→ PAGE EXCERPT:
HARGEISA (Somalilandsun) - From the cheery and colourful handpainted signages of shops, the warm smiles of locals and the wide grins of the moneychangers in the night bazaar, Somaliland turned out to be a pleasant surprise and a refreshing change from
Ethiopia where we spent three weeks for our backpacking adventure.
To many, Somaliland remains little known as a tourist destination. Many friends back home in Singapore equate Somaliland to famine-stricken children seen in posters and Somali pirates in the Gulf of Aden.
As an intrepid traveller, unknown places intrigue me. Together with my travel mates, Arlina and Glenda, we decided to venture into Somaliland to see for ourselves the everyday lives of the ordinary people and experience the interesting facets of this country and its cultures.
The visa application process in Addis Ababa at the Somaliland embassy was a breeze. Within an hour, the friendly staff issued our visa and we happily left the office, triumphant about visiting Somaliland, a country that I know so little about.
"Welcome to Somaliland," greeted the custom officer as he inked the stamp of entry in my passport at the border office in Tog Wajaale.
Mr Abdirahman, an Ethiopian elderly man we chanced upon in the bus to the border checkpoint reassured us, "Don't worry, you are safe." He has been visiting Somaliland numerous times and was on his way to meet his sons for investment opportunities in Hargeisa. The kind man even accompanied us to the office and bought us our first meal in Somaliland, a tasty spread of spiced rice with goat meat complete with the local tea. Interestingly, the fragrant rice reminded us of the popular dish in Singapore, chicken rice and and the masala tea in my favourite Indian restaurant back home.
The first night in Hargeisa was peppered with candid encounters with the local people.

→ SHORT EXERCISE:
Repeat the Somaliland travel account word for word, from start to finish. Work from the Somaliland travel account alone.

Detection examples:
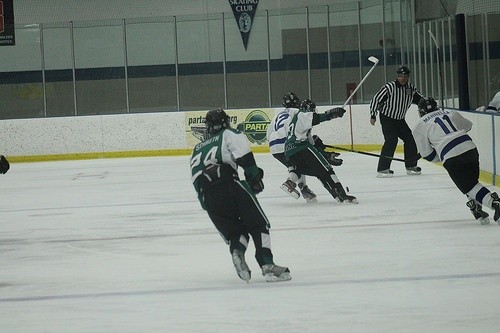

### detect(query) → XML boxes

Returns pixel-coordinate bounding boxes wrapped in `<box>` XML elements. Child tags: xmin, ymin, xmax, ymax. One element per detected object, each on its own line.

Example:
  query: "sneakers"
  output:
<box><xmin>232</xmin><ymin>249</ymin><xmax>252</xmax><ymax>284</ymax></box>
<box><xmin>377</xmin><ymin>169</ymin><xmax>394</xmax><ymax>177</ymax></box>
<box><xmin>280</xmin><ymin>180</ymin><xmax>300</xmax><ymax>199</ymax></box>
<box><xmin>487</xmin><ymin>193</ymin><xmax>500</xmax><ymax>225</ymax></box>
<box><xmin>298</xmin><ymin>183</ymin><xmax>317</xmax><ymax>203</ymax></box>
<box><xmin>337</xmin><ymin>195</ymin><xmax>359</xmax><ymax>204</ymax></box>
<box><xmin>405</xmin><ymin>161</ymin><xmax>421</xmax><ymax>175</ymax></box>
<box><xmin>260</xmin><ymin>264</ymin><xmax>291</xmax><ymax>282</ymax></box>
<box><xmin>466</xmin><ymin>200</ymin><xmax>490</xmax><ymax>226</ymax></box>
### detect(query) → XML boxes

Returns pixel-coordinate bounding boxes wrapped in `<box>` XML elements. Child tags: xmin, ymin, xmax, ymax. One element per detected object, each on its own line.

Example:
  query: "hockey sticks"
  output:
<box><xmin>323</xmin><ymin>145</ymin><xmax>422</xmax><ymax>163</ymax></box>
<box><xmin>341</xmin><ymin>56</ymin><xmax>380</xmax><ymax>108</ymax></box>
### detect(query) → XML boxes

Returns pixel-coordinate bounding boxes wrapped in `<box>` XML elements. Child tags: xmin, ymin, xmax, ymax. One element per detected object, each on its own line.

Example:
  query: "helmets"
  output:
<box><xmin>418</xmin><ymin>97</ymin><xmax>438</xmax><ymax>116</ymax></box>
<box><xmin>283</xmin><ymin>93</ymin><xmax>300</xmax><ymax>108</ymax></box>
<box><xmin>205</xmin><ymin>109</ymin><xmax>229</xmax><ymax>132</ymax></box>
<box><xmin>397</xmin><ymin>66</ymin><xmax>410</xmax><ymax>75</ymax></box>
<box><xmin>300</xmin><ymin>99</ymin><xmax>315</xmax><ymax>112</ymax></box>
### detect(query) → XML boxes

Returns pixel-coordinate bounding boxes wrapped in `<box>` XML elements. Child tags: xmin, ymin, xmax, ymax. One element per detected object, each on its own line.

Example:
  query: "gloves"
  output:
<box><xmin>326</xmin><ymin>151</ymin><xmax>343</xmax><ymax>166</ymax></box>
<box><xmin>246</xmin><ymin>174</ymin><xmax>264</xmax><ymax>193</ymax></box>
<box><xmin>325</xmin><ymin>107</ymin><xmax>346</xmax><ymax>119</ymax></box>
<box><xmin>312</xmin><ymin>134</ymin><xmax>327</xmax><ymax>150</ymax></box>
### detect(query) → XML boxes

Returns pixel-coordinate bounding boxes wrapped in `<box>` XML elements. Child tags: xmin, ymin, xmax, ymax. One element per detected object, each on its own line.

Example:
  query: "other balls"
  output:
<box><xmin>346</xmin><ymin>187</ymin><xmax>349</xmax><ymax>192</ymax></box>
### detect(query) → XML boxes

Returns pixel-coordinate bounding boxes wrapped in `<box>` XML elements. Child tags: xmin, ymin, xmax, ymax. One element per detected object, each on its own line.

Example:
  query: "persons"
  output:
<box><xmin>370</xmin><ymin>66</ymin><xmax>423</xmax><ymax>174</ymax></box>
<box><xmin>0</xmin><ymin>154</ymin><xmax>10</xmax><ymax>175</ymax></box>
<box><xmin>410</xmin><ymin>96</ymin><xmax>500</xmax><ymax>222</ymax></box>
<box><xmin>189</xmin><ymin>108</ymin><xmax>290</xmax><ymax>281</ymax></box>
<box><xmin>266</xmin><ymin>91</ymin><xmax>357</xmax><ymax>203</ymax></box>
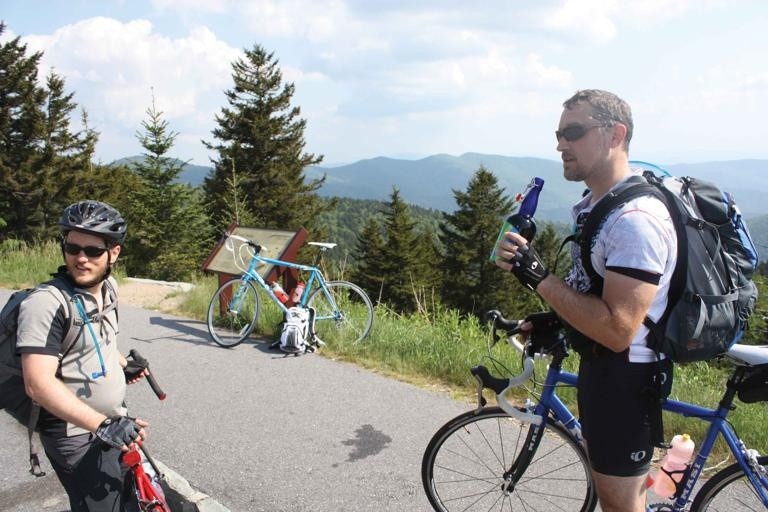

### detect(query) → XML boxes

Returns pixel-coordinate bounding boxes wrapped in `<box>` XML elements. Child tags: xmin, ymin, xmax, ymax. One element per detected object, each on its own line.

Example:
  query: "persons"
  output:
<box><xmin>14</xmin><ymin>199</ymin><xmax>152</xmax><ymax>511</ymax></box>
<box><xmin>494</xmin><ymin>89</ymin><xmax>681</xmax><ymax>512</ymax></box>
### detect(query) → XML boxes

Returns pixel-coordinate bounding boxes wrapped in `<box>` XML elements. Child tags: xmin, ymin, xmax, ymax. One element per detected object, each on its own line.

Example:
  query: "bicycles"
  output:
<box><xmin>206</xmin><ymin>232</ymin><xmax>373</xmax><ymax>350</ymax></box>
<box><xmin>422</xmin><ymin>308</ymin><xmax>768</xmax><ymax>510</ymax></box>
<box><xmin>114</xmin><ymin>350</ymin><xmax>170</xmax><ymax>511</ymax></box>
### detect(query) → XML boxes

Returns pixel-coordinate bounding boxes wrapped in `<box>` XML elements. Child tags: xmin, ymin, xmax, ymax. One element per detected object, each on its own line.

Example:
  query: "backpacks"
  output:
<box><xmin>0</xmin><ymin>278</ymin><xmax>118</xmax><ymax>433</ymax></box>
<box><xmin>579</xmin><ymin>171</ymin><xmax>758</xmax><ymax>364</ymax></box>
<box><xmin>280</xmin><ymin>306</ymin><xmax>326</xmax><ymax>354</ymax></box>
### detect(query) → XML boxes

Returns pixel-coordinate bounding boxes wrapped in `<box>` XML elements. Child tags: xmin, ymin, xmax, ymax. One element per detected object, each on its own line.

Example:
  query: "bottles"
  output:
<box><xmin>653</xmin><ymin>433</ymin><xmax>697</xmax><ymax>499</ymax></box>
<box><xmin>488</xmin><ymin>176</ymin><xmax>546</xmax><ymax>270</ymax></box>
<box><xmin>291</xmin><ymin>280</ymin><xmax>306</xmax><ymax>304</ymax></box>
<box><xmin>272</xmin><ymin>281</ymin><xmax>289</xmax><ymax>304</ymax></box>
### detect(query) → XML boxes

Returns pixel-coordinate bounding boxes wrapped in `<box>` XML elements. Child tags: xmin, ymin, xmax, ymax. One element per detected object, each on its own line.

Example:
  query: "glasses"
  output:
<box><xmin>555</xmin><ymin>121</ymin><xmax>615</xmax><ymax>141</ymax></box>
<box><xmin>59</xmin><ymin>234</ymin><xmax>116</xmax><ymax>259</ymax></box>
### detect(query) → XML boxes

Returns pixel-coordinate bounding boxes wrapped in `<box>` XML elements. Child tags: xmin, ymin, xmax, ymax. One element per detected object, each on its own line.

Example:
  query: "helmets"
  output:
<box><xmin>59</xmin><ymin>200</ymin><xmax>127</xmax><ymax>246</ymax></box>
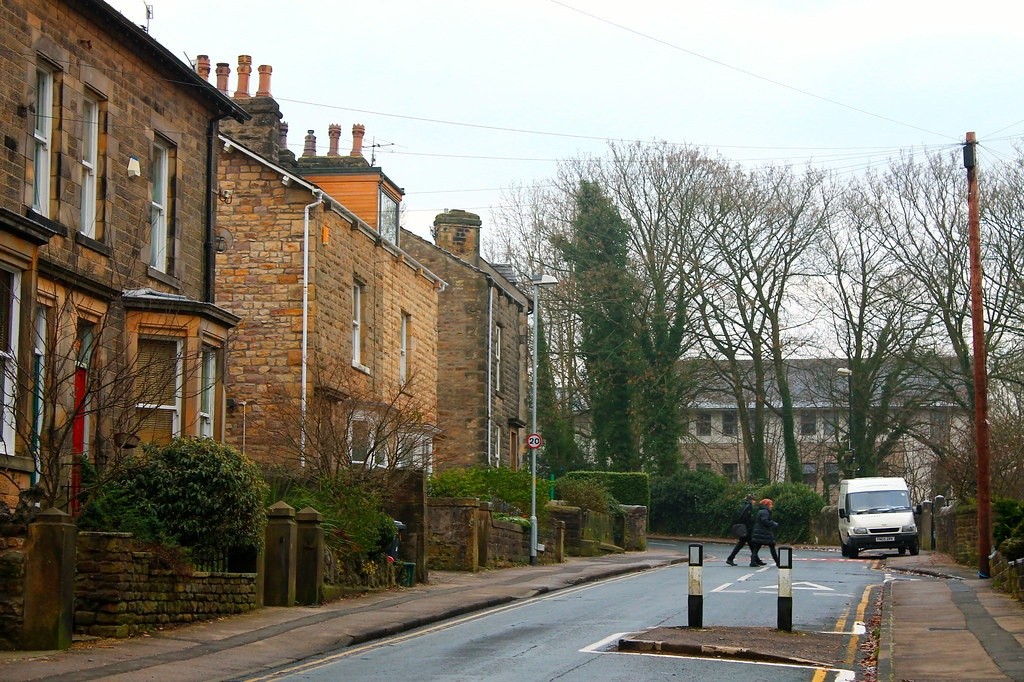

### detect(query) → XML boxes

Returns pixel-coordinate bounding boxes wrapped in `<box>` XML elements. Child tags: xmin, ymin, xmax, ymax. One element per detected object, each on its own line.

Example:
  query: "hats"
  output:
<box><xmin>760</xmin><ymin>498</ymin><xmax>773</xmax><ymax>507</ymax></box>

→ EXERCISE RESULT:
HARGEISA (Somalilandsun) - From the cheery and colourful handpainted signages of shops, the warm smiles of locals and the wide grins of the moneychangers in the night bazaar, Somaliland turned out to be a pleasant surprise and a refreshing change from
Ethiopia where we spent three weeks for our backpacking adventure.
To many, Somaliland remains little known as a tourist destination. Many friends back home in Singapore equate Somaliland to famine-stricken children seen in posters and Somali pirates in the Gulf of Aden.
As an intrepid traveller, unknown places intrigue me. Together with my travel mates, Arlina and Glenda, we decided to venture into Somaliland to see for ourselves the everyday lives of the ordinary people and experience the interesting facets of this country and its cultures.
The visa application process in Addis Ababa at the Somaliland embassy was a breeze. Within an hour, the friendly staff issued our visa and we happily left the office, triumphant about visiting Somaliland, a country that I know so little about.
"Welcome to Somaliland," greeted the custom officer as he inked the stamp of entry in my passport at the border office in Tog Wajaale.
Mr Abdirahman, an Ethiopian elderly man we chanced upon in the bus to the border checkpoint reassured us, "Don't worry, you are safe." He has been visiting Somaliland numerous times and was on his way to meet his sons for investment opportunities in Hargeisa. The kind man even accompanied us to the office and bought us our first meal in Somaliland, a tasty spread of spiced rice with goat meat complete with the local tea. Interestingly, the fragrant rice reminded us of the popular dish in Singapore, chicken rice and and the masala tea in my favourite Indian restaurant back home.
The first night in Hargeisa was peppered with candid encounters with the local people.